Farsa. Fraude. O interesse que defendiam era contido, restrito e mesquinho. Não poderia se tornar público, sob o risco de ser desmoralizado. Assim, como sempre, os detentores do poder político agiram nas sombras, nas salas fechadas, para negociar interesses privados e torná-los, então, aparentemente públicos.


Ao defender a tal família, a pátria e Deus (acima de tudo), o bolsonarismo embalou-se de fraudulento discurso de ojeriza aos jornais e jornalistas, de modo que estes, perplexos, foram montar guarda em defesa da tal imparcialidade.


Elevaram esse valor, meramente abstrato, ao campo da edição técnica de atos e mentalidades diferentes para um discurso que igualava coisas e mundos diferentes. Jornalistas, pouco ou muito conhecidos, se diziam imparciais, identificados com o centro democrático (o que isso quer dizer, ainda não disseram) ou se autorrotulavam de liberais, defensores da liberdade de expressão.


Caíram, assim, na armadilha montada pelos generais e outros oficiais conselheiros e condutores do bolsonarismo. Aliás, o protagonismo militar nesse período, desde o impeachment da presidente Dilma Rousseff, merece pesquisa e estudos rigorosos para melhor entendermos uma etapa estranha, obscura e desviante dos esforços em consolidar o estado de direito democrático no País.


Ao alinhar o discurso e posturas contra o “sistema”, em especial o Supremo Tribunal Federal e o Tribunal Superior Eleitoral, o bolsonarismo cumpriu parte do modelo chavista simpático a Jair Messias, como havia declarado em entrevista concedida e publicada pelo jornal O Estado de São Paulo, em 1999.


Vale reler o que disse: “Chávez é uma esperança para a América Latina e gostaria muito que essa filosofia chegasse ao Brasil (...) Acho ele ímpar. Pretendo ir à Venezuela e tentar conhecê-lo.” Mas, não termina aí, é claro. “Ele (Chaves) não é anticomunista e eu também não sou. Na verdade, não tem nada mais próximo do comunismo do que o meio militar”. A hipocrisia ocupava todos os vácuos mentais do sujeito.

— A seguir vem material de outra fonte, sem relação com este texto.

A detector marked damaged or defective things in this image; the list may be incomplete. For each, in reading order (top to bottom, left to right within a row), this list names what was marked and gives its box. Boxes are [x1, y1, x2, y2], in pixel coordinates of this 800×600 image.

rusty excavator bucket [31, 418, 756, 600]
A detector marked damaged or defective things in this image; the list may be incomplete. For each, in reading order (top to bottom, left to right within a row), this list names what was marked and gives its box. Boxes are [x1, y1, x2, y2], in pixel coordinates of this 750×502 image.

O comunismo sempre citado por Bolsonaro nos últimos tempos, em especial durante a campanha eleitoral de 2018 e o mandato de quatro anos, nunca foi conceituado pela turba possessa nas redes sociais e o termo foi insistentemente difundido em lives comandadas pelo gabinete do ódio. Rotular qualquer adversário de comunista estimulou a memória do senso comum enraizada ao longo do tempo no Brasil.

Chaves aplicou um método de controle do “sistema” do Estado venezuelano, militar, se tornou o grande líder entre os pares, submeteu o Judiciário e controlou a imprensa, bem como os partidos políticos, sob a justificativa de combater os maléficos interesses econômicos norte-americanos sobre um território encharcado pelo petróleo.

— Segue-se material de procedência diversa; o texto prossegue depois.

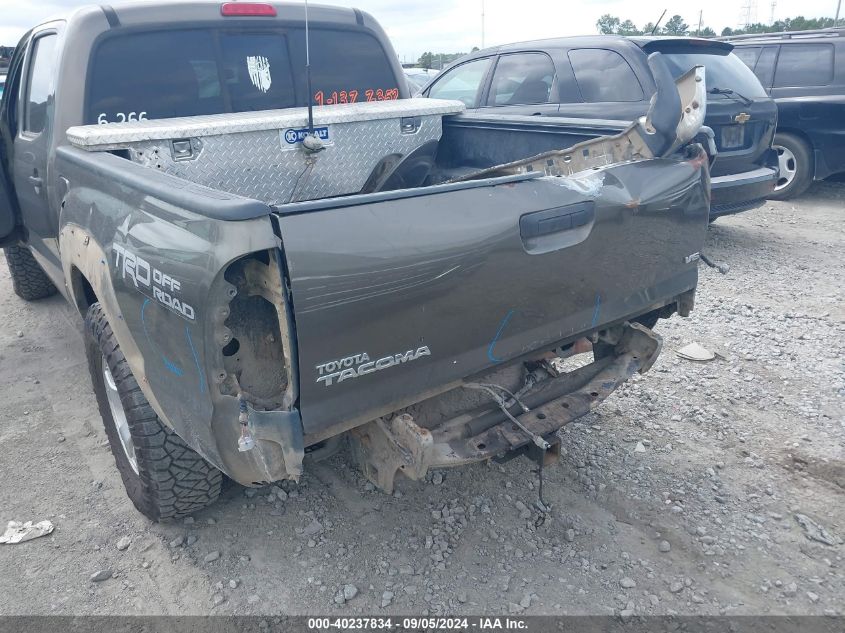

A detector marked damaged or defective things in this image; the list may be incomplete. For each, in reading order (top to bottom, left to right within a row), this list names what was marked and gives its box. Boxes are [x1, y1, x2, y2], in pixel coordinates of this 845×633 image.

damaged quarter panel [57, 147, 292, 484]
damaged quarter panel [276, 156, 704, 442]
crumpled sheet metal [0, 520, 54, 544]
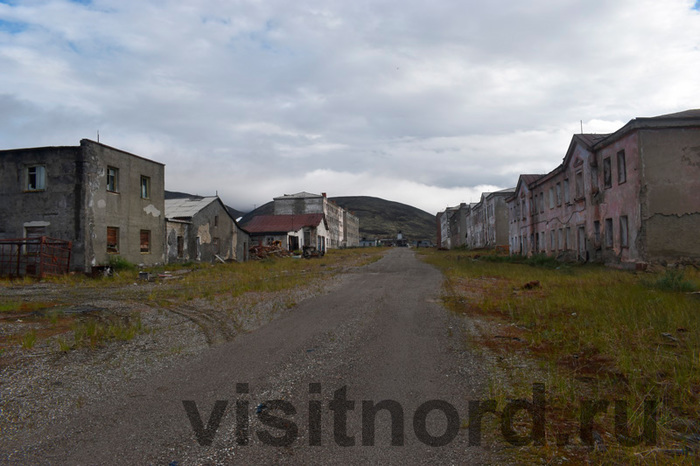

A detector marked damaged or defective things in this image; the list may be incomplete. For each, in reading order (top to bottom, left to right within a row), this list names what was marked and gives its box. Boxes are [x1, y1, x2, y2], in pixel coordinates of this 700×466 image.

broken window [26, 166, 45, 191]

Mas, as leituras feitas por Bolsonaro sempre foram rasas, toscas até. “Acho que ele [Chávez] vai fazer o que os militares fizeram no Brasil em 1964, com muito mais força. Só espero que a oposição não descambe para a guerrilha, como fez aqui.” Se Chaves tinha os EUA e os Bush como demônios a serem combatidos, aqui Bolsonaro ressuscitou o carcomido ataque aos comunistas imaginários, personagens da Guerra Fria.

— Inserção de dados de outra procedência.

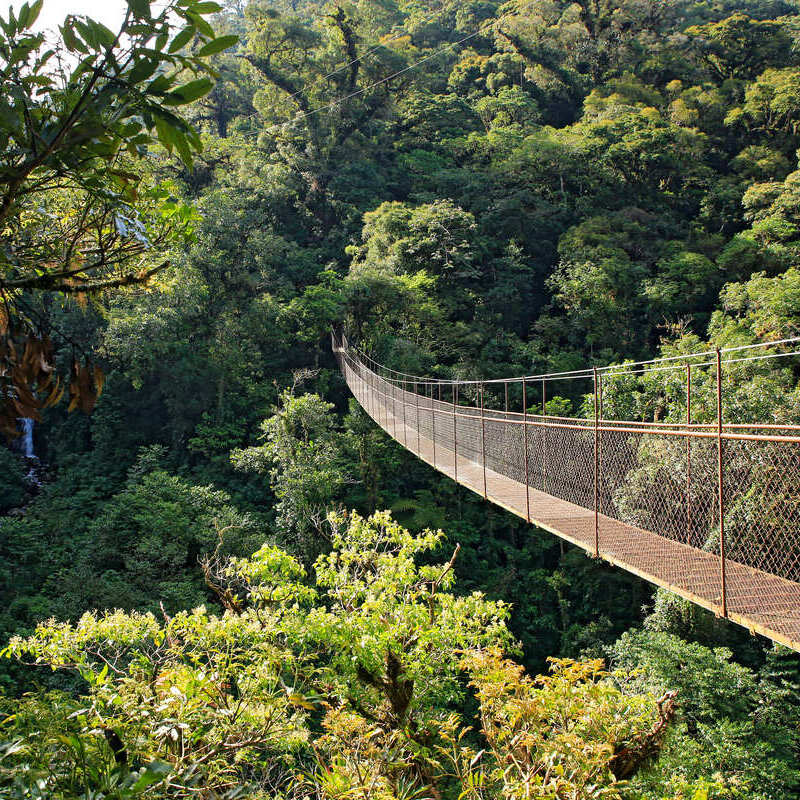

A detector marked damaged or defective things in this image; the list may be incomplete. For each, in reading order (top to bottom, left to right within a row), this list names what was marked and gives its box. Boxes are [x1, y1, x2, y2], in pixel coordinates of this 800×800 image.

rusty metal mesh [332, 334, 800, 652]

À medida que inflava politicamente e eleitoralmente, Bolsonaro passou, metodicamente, a repetir os clichês recuperados das décadas de 1960 e 1970, que também foram resgatados do período posterior à Intentona Comunista, década de 1930. Seus principais conselheiros foram os generais herdeiros dos tiranetes do AI5. Heleno, Braga Netto, Luiz Ramos, Villas Boas, entre outros, são saudosistas e depositários dos desvalores do regime militar de 64 e 68.


Controlar as instituições e os ataques constantes aos jornais e jornalistas sinalizavam o cimento da adesão popular de modo a pavimentar o caminho para o segundo mandato e, então, o fortalecimento do regime sob a tutela de Jair Messias, que contava com um candidato a vice-presidente para possível sucessão, o Braga Netto.


Durante quatro anos, o discurso predominante foi o anticomunismo, o combate à diversidade, a recusa em reconhecer um princípio basilar da Constituição Federal, a pluralidade, valor político e social que abriga os direitos às inúmeras minorias, muitas das quais excluídas do Estado de Direito. O artigo 37 da CF foi insistentemente violado nas ações do desgoverno.


A impessoalidade e a publicidade viraram alvos das escarradas presidenciais. O orçamento secreto é testemunha pública desse algazarra administrativa e legislativa. A engenharia adotada pelo desgoverno aplicou com eficiência o discurso diversionista focado em lançar fake news ou acusações repetidamente sem procedências como a que afirmava a fraude nas urnas eletrônicas.


Assim, aventurou-se por quatro anos tensionando as relações políticas, como aconteceu naquele 7 de setembro de 2021, quando tachou o ministro Alexandre de Moraes de “canalha” e prometeu negar-se a cumprir qualquer decisão judicial dele originada.


Bolsonaro deixa uma herança de um tempo no qual o autoritarismo, o projeto de tirano, manchou o quadro de uma democracia sempre irrealizada desde a República proclamada exatamente pelos militares com mentoria dos positivistas.


Hoje, o segmento dito conservador, à direita e levado pela extrema direita, não tem, de fato, projeto para o País, a não ser a defesa de interesses muito localizados, como os do segmento do agro, a indústria armamentista e a indústria de uma religiosidade do toma lá, dá cá. Agora, o desafio do governo eleito é reconstruir o Brasil tomado pelo tsunami de um pretenso conservadorismo mais raivoso do que valoroso.


Marcel Cheida é jornalista, professor na Faculdade de Jornalismo na Puc Campinas.